Surely, proficiency in mechanics and grammar can be honed and fine-tuned, reaching a level of near-perfection, but I do not believe this applies to vocabulary, thoughts, themes; or, more abstractly, the ability to convey a particular idea/plot/character in the most effective way. Perhaps, with prolonged use, I can use this blog to chart noticeable progress over time.

The longer I spend not speaking out loud, the further my brain begins to spin out of control, fractal thought patterns flowing out with the tide, then crashing back down over themselves in waves. It becomes such that I start to feel myself slipping away from myself, like a silhouette or a shadow, existing outside of time and space and the real as it is typically perceived. I cannot describe these thoughts to you. I do not even know what they are, or their meaning, all I know is how they feel: like a threaded rabbit hole, one that may or may not have a bottom to it, my reluctance to trace their paths as they wind down manifesting as, in simplest terms, a literal fear of going insane.
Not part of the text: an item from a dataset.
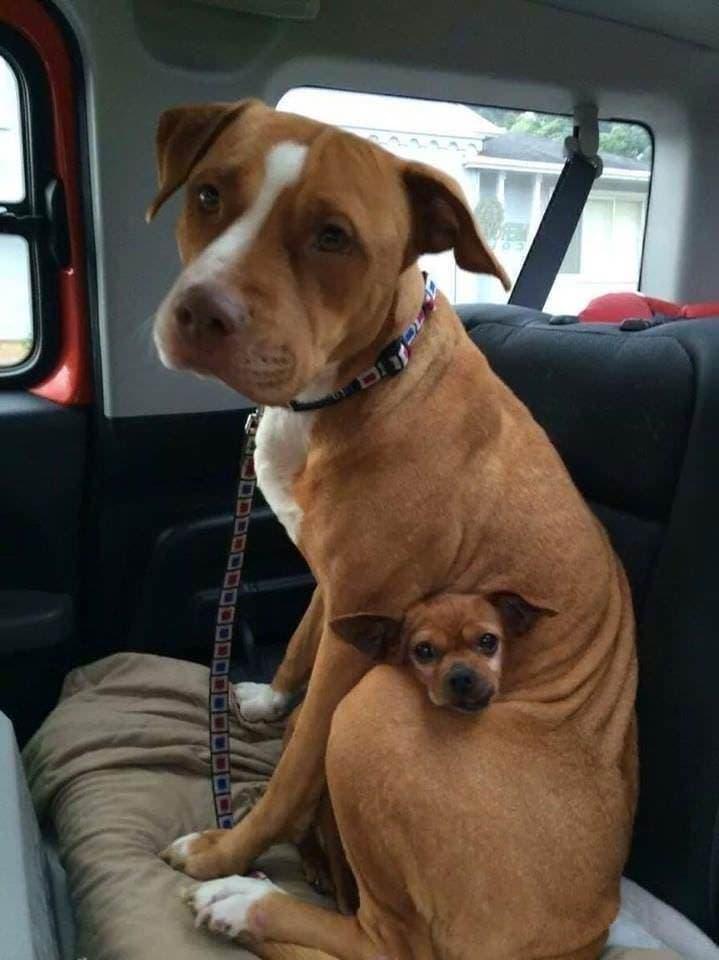 esdnqah - 18 крутых фотографий собак, которые вкупе с комментариями их владельцев делают интернет ещё прекраснее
I attended a book reading on campus last night hosted by Blake Butler, with a guest speaker (who was a graduate student in the MFA program at New Mexico State University). Blake's prose both surprised and frightened me, his reading style more of an angry shouting at the audience, sometimes tumbling over himself and backtracking, me only catching every third or fourth word in the cacophony. I was suddenly struck by a sense that this is where I belong. "This is what I should be doing! I need to be writing, reading, speaking, attending other readings, meeting writers, talking to writers, about writing. This should be my life." What was more surprising wasn't the reading itself (and it was, indeed, quite bizarre [I wanted to buy some of his books afterwards, but I had no cash]), but the realization afterwards, while talking to my creative writing teacher (who invited me to the event with the lure of extra credit), that societies like this can and do exist: talented people who know other talented people, and meet with them, and discuss their talents. It was amazing. Writers, I began to think, do not simply have to be celebrities, as I had always envisioned them, but could in fact be approachable. The same way my glimmers of complex weaving thought patterns materialize at night, in my sleep, in my silence; so do these writers have their own complex web of communications and contacts: networking, reading, travelling, and, most importantly, writing. My creative writing teacher knew the man speaking, had met him personally, who had a book published that was reviewed by the New York Times, the review itself also written by a man who my teacher knew, and had met, who has also published books, my teacher also revealing in an aside comment that the man who sponsored and established the readings program at NMSU was a good friend of David Foster Wallace, and that he (the teacher) had actually met DFW as well, had picked him up from the airport once when he (DFW) had traveled to NMSU to give a reading as well, prior to his suicide. My teacher asked him about writing Infinite Jest. "How did you do it?" Allegedly, Dave Wallace's response was simply "A lot of ritalin."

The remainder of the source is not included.